Milo WILSON, Appellant,
v.
STATE of Florida, Appellee.
District Court of Appeal of Florida, Fourth District.
*815 Richard L. Jorandby, Public Defender, and David J. McPherrin, Assistant Public Defender, West Palm Beach, for appellant.
Robert A. Butterworth, Attorney General, Tallahassee, and Georgina Jimenez-Orosa, Assistant Attorney General, West Palm Beach, for appellee.
GROSS, J.
Milo Wilson appeals his conviction of two counts of armed kidnapping. We affirm, and write to address one issue whether reversible error occurred when trial counsel was absent during a portion of jury deliberations.
The trial in this case began on Tuesday, August 18, 1998. Jury selection began at 2:00 p.m. The jury was sworn in the same day at 4:48 p.m. The jury began deliberations on Thursday, August 20 at 2:22 p.m.
At the end of the day on Thursday, the trial judge discussed a scheduling issue with the attorneys.
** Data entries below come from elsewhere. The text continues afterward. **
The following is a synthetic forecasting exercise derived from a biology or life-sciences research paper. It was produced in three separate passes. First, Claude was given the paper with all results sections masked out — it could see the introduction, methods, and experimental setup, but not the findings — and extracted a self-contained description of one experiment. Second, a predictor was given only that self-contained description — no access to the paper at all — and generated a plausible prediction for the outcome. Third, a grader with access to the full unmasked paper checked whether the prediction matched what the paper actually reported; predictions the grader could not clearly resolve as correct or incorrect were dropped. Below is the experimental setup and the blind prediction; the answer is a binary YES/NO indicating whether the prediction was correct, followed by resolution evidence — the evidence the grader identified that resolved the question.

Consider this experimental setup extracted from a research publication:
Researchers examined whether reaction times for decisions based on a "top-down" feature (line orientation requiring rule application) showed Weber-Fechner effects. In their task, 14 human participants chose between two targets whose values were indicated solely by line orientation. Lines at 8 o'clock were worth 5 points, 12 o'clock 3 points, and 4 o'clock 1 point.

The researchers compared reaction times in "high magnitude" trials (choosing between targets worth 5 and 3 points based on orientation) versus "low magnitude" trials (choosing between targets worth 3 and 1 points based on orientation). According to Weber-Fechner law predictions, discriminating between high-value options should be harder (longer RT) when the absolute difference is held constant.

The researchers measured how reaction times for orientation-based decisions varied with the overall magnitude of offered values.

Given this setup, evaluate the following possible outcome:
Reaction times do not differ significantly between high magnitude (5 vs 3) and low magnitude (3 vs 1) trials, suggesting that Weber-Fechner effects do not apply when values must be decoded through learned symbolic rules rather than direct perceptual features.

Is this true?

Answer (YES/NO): NO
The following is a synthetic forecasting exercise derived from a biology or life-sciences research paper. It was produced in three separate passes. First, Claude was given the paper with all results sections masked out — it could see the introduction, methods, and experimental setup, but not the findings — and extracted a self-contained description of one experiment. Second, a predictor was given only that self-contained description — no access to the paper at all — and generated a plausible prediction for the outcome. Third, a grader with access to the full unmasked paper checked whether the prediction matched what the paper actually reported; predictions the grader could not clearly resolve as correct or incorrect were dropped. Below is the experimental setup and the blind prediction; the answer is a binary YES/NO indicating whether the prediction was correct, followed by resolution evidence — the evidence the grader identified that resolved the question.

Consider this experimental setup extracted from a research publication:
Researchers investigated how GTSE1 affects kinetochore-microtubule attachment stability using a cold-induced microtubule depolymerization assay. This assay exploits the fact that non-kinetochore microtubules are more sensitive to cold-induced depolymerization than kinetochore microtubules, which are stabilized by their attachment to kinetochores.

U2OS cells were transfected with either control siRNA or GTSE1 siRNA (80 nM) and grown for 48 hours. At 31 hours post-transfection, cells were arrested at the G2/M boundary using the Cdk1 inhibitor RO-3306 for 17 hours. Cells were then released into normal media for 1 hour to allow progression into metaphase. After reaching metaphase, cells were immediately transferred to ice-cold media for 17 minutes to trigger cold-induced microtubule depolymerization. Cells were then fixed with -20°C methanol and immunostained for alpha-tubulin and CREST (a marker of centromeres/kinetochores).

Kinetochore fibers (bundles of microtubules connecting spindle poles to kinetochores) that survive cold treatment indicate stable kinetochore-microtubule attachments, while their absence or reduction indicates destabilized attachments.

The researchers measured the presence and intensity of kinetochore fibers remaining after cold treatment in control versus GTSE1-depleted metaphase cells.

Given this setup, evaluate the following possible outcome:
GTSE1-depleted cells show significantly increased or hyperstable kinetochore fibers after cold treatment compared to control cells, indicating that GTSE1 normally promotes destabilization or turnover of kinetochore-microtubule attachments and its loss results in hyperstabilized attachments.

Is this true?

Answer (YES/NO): NO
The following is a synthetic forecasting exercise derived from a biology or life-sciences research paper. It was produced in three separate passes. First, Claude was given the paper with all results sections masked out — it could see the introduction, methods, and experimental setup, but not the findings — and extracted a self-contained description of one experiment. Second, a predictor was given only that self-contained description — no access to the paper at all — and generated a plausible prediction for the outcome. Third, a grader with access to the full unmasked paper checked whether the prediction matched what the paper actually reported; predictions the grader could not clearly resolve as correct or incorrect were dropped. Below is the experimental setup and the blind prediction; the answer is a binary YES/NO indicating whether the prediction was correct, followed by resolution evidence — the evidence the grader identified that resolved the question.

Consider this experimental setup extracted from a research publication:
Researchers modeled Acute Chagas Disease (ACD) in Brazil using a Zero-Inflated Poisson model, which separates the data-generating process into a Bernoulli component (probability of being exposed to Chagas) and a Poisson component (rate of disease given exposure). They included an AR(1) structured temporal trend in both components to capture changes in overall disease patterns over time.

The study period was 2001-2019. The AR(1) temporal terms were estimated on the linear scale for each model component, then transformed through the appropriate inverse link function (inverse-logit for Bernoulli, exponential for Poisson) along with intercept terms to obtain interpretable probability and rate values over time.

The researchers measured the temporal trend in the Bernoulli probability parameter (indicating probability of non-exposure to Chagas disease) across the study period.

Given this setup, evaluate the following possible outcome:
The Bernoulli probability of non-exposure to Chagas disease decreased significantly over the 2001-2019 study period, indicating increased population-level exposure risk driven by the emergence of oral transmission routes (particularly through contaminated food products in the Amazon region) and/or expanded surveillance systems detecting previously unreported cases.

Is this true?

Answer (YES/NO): NO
Defense counsel, Marshall Geisser, had business to attend to the next day in Washington, D.C. The trial court was reluctant to excuse the jurors for a three-day weekend. Geisser acknowledged that his "client prefers me to be here and ... that I should be here for this stuff." Geisser suggested that the deliberations might continue in his absence:
Let them deliberate and if no questions arise. There is no problem. If they reach a verdict maybe hold off on announcing the verdict until Monday. The verdict will be done.
The trial judge responded that the jury might have a question and asked Geisser if he could be reached by cellular phone. Geisser said that his cellular phone contract did not allow him to receive calls outside of Florida.
The trial judge then posed another option:
There is another option that we can try. It's one of the least satisfactory of the options is have the jury deliberate tomorrow. If the jury arrives or comes back with a question, your client can make a decision at that point if he want [sic] you there to answer the question or not. If he wants you to there [sic] to answer the question, then we are shut down for the weekend. And I will tell the jury that we are grounded until you return.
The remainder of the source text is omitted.